"90% van alle beginnende branden worden door kleine blusmiddelen gedoofd" is een van de uitspraken die je kunt lezen als je in Google "Kleine blusmiddelen" als zoekfunctie opgeeft. Het blijkt dat de zogenaamde "kleine blusmiddelen" een belangrijke rol spelen bij het bestrijden van een beginnende brand in de bedrijfsgebouwen. Elke gebouwbeheerder hoopt natuurlijk dat hij er nooit mee te maken krijgt: brand in of in de directe omgeving van zijn gebouw.

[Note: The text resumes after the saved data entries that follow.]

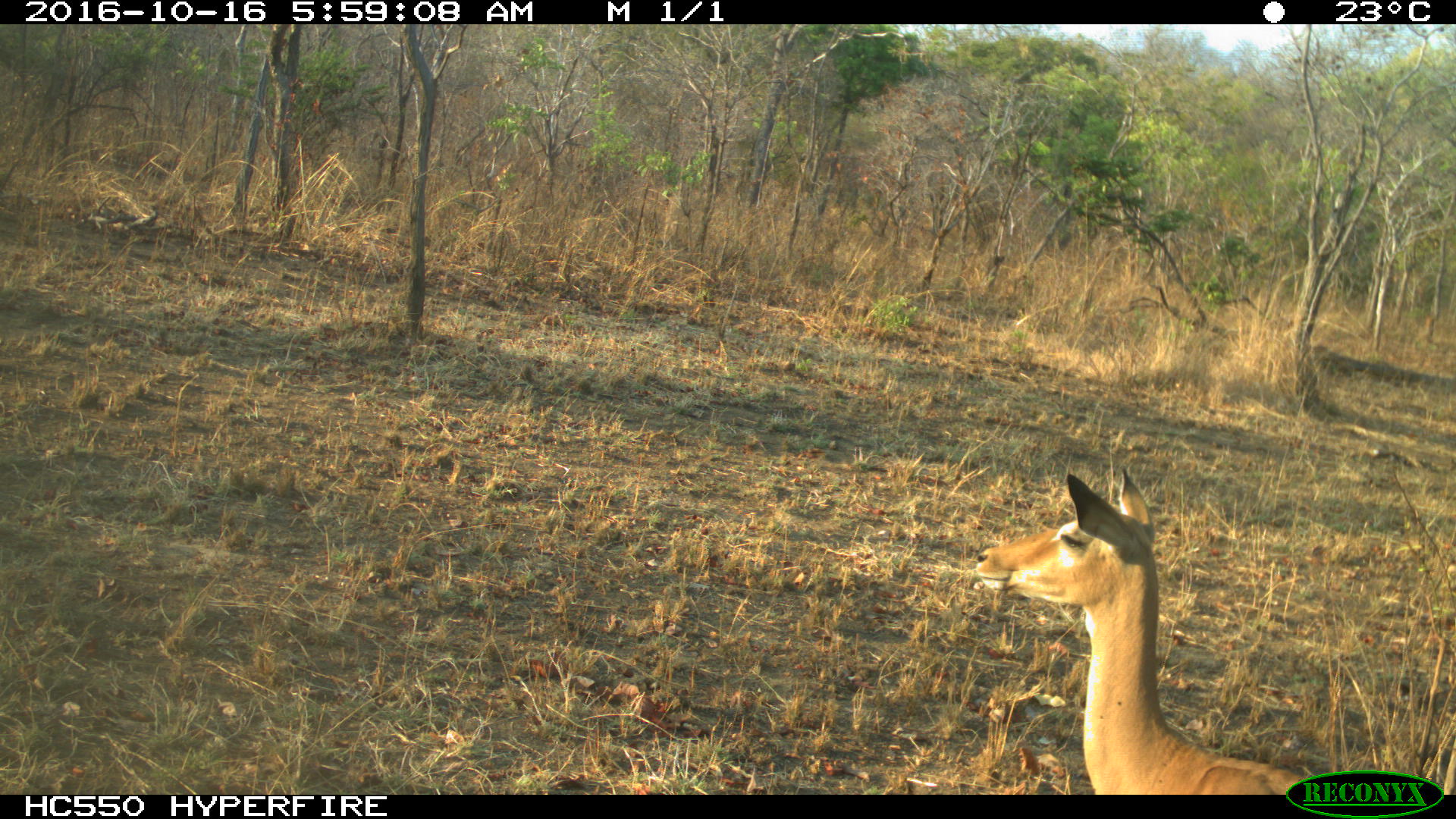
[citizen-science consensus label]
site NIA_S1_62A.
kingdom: Animalia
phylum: Chordata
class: Mammalia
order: Artiodactyla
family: Bovidae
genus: Aepyceros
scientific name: Aepyceros melampus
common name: impala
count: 1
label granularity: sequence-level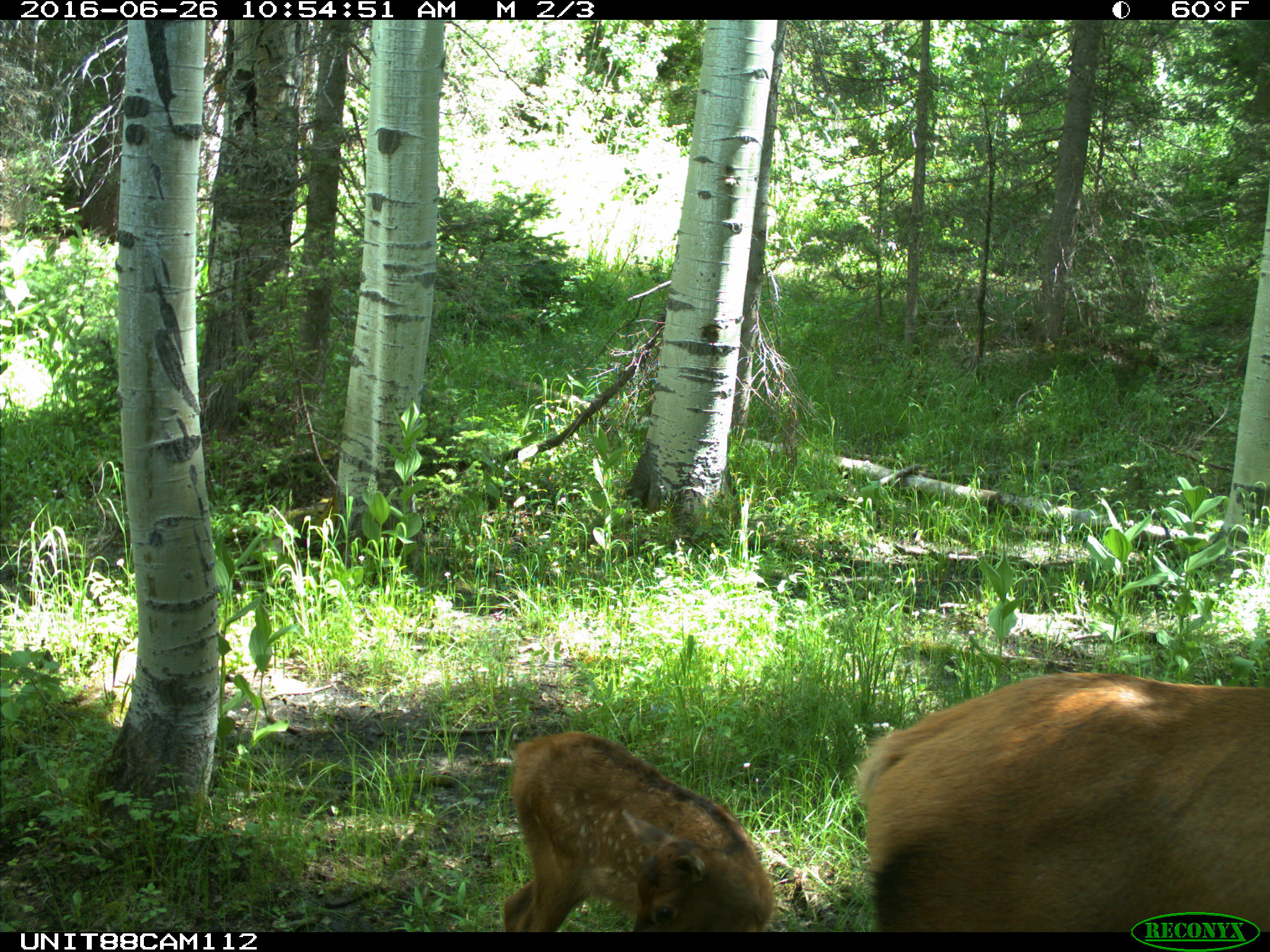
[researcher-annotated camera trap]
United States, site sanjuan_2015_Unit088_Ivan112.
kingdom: Animalia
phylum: Chordata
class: Mammalia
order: Artiodactyla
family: Cervidae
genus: Cervus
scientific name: Cervus elaphus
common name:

De vraag die gesteld wordt: doe ik het goed? Zijn er genoeg middelen aanwezig? Niet alleen om te voldoen aan de regels die het bouwbesluit en ook de arbo-wet van je verwacht, maar ook om effectief genoeg te zijn, als je ze onverhoopt nodig hebt.
In deze wekelijkse blog van ORTEON bespreek ik welke kleine blusmiddelen er zijn, voor welke toepassing ze geschikt zijn en hoe veel je er moet hebben. Waar moet je op letten bij het plaatsen van de kleine blusmiddelen en welke voorschriften zitten er aan het onderhoud en beheer? Lees verder in onze wekelijkse ORTEON Blog Wet- & Regelgeving voor een eenvoudige uitleg van dit onderwerp.
Wat zijn nu kleine blusmiddelen en wanneer valt een blusmiddel onder de noemer “groot”?

In deze blog wil ik me beperken tot de eerste groep.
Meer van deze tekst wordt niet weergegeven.